Interior Minister Bruno Rutayo adopted the same military tone and announced the deployment of a large police force to secure the football match.
The website considered that keeping the match on this date and in this place was not in the cards two months ago, but Macron personally decided to play the match as it was planned and then attend it, in a sign that he hopes will reach the Jewish community “which was greatly affected by his absence.” About the march against anti-Semitism on November 12, 2023, according to the website.

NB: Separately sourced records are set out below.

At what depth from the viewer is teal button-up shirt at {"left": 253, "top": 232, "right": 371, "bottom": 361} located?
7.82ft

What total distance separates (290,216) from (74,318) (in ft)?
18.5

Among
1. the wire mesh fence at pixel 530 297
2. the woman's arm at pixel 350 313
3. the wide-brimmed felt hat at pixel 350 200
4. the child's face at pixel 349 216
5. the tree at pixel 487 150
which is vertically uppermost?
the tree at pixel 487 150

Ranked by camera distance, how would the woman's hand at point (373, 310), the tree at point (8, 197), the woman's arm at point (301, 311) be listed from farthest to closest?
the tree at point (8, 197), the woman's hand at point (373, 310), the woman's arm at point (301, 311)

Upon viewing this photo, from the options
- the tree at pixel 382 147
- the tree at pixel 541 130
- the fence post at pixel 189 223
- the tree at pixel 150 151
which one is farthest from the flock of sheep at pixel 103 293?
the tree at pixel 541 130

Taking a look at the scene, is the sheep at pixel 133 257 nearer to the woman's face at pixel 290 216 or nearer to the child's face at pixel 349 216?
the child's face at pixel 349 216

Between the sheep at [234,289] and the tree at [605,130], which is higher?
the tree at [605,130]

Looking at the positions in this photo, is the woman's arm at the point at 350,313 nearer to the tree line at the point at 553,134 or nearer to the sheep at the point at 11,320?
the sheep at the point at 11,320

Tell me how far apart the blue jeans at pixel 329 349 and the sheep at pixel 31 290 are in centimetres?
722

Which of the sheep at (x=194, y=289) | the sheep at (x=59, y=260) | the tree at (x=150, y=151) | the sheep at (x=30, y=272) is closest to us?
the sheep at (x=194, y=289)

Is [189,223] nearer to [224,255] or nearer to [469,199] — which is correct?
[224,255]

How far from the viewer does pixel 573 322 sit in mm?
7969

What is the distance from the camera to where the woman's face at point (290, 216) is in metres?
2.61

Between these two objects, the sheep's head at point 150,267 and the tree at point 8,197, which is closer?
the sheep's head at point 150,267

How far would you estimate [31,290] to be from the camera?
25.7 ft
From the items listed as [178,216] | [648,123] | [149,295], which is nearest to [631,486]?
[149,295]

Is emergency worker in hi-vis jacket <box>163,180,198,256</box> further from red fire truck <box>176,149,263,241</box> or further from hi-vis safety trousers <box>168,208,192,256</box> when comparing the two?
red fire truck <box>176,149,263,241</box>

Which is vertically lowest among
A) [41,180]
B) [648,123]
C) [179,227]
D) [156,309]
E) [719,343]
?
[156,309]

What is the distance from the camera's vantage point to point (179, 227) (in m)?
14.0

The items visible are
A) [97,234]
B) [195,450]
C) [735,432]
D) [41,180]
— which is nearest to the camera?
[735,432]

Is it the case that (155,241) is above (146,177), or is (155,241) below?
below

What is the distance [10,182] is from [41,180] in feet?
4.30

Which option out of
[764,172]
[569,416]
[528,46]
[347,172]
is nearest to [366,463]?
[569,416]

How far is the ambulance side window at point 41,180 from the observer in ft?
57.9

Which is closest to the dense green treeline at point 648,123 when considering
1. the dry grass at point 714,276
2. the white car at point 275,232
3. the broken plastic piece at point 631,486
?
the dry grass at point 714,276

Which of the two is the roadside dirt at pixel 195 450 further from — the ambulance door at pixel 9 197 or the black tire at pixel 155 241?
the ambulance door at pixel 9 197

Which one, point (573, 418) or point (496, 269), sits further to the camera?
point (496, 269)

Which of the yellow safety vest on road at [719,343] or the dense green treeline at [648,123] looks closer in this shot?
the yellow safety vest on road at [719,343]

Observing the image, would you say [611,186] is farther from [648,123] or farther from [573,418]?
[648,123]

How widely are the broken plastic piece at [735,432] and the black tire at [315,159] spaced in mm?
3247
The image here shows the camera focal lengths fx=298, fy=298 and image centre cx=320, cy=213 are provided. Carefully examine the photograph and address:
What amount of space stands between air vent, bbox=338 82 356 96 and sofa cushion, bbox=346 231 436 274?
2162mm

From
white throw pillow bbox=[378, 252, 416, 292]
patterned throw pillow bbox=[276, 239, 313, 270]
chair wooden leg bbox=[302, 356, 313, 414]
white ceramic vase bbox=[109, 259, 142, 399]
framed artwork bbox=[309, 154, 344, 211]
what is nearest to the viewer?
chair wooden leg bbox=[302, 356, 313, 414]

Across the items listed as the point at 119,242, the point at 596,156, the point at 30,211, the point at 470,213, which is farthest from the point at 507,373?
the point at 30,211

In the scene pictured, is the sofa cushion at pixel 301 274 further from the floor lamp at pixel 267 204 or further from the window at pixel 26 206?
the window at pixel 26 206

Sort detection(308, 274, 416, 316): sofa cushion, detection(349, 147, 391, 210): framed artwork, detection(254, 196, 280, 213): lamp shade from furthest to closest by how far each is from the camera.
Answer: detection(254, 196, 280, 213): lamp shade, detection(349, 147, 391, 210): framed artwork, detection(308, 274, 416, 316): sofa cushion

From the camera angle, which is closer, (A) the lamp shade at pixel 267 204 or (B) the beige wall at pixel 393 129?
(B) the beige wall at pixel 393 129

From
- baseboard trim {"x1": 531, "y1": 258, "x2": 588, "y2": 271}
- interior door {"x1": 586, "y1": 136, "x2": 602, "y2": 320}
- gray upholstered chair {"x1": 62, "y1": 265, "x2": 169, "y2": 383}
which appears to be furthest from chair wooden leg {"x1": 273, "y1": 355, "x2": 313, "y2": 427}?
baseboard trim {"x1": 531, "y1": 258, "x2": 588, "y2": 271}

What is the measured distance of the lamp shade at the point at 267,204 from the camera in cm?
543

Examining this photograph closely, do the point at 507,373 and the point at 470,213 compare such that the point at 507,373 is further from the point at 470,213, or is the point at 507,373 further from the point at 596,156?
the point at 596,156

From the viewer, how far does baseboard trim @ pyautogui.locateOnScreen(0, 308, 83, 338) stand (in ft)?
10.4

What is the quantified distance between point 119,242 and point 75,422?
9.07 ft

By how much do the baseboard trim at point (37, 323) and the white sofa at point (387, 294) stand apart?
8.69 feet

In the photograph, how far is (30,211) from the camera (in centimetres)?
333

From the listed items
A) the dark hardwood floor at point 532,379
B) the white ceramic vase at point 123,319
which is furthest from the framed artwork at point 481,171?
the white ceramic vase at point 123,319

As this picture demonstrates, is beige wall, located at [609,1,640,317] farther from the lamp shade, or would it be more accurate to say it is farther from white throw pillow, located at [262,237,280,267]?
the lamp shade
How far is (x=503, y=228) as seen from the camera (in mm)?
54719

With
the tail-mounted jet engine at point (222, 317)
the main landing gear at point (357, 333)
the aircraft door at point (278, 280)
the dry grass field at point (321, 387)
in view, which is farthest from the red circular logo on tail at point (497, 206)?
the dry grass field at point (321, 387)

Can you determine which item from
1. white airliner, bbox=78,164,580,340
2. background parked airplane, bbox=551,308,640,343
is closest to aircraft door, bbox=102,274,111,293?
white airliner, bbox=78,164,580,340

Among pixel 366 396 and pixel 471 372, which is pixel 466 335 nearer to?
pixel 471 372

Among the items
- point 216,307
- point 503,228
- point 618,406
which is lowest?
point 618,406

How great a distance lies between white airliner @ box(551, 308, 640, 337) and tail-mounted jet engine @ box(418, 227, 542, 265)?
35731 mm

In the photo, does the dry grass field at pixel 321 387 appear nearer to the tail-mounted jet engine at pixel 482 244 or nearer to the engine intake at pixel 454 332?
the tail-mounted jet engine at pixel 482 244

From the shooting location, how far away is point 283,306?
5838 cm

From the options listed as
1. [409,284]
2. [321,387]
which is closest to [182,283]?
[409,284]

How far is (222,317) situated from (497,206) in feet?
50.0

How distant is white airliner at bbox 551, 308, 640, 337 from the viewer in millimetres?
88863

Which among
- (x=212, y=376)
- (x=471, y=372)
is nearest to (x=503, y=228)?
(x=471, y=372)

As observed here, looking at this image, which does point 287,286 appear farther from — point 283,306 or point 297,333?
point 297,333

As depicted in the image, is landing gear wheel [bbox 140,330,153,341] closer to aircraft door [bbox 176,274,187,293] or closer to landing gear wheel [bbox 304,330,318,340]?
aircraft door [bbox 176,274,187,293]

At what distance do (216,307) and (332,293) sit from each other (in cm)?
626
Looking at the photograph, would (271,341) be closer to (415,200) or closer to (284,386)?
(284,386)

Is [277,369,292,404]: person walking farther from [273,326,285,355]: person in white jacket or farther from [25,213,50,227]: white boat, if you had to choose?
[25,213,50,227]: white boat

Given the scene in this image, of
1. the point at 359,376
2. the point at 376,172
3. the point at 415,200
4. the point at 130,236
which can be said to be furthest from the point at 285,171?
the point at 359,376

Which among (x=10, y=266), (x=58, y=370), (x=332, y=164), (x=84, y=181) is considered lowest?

Insults and no punishments
Aside from a football match of little sporting importance – explains Media Part – these moves show the procrastination of the French executive authority in its dealings with Middle East issues, and its hesitation between multiple and contradictory aspirations, at a moment when France had to manage 3 different crises: the arrest of two of them by the Israeli authorities. It took place in Jerusalem, and an expected visit by a far-right Israeli minister, Finance Minister Bezalel Smotrich (later cancelled), and the organization of this match a few days after the events in Amsterdam.
The first two events could have legitimized a strong reaction on the part of Paris, or even a diplomatic crisis between the two countries, but priority was given to the third, in the name of the legitimate emotion aroused by images of violence in the Netherlands, explains Mediapart.
Silence fell over the Elysee Palace – as the website says – after the Israeli police in Jerusalem arrested two French consulate gendarmes in a deliberate operation, when Israeli police officers entered the French consulate during the visit of French Foreign Minister Jean-Noel Barrot, despite the French Foreign Ministry’s refusal to do so.
Despite the refusal of the Israeli ambassador to Paris to apologize, the diplomatic crisis that some expected will not happen in the end, and France will abandon making a lot of noise about this incident. Indeed, the two parties contented themselves with the two ministers writing to each other in order to close the issue, and French diplomacy confirmed – in Press release: “The necessary measures will be taken to ensure that such actions are not repeated.”
This incident reinforces – according to the site – the feeling of a form of indifference on the part of Israel towards Paris, whose protests do not seem to shake the government of Israeli Prime Minister Benjamin Netanyahu, because after every crisis Paris immediately takes care to extinguish the fire and restore the bond of friendship with Israel.
What comes after words?
Mathilde Bannot, head of the Proud France party group in the National Assembly, asked the Prime Minister, “How dare you welcome one of the cruelest faces of genocide in Gaza?” He responded by renewing his condemnation of Smotrich’s statements, stressing that there would be “no form of government contact with him.” In the end, the concert that was scheduled to be held in Paris was cancelled.
Representative Sabrina Al-Sabahi says jokingly, “The condemnation is good. We condemn the massacres, we condemn the famine, okay, but what then? Behind the words there is nothing tangible, and not doing anything means giving Netanyahu a blank check.”
However, the government recalled the sanctions taken against 28 extremist settlers in the West Bank, the strong words of the Head of State and the action of French diplomacy in international bodies.
The website indicated that France, aware of the loss of French influence in the region, is waiting for the great powers to change the situation, and perhaps the election of Donald Trump as president of the United States may resolve the conflict if he succeeds in convincing Israel to stop the massacre, in exchange for obtaining the long-awaited normalization with Arab countries.
However, the wait-and-see attitude adopted by France, at a time when deadly bombings continue in Gaza and Lebanon, constitutes a moral and legal danger.
Farah Safi, professor of law and vice president of the Association of Jurists for the Respect of International Law, believes that “France does not respect the obligations of international humanitarian law,” especially the Geneva Conventions, which “require it to use all available means to put an end to crimes.”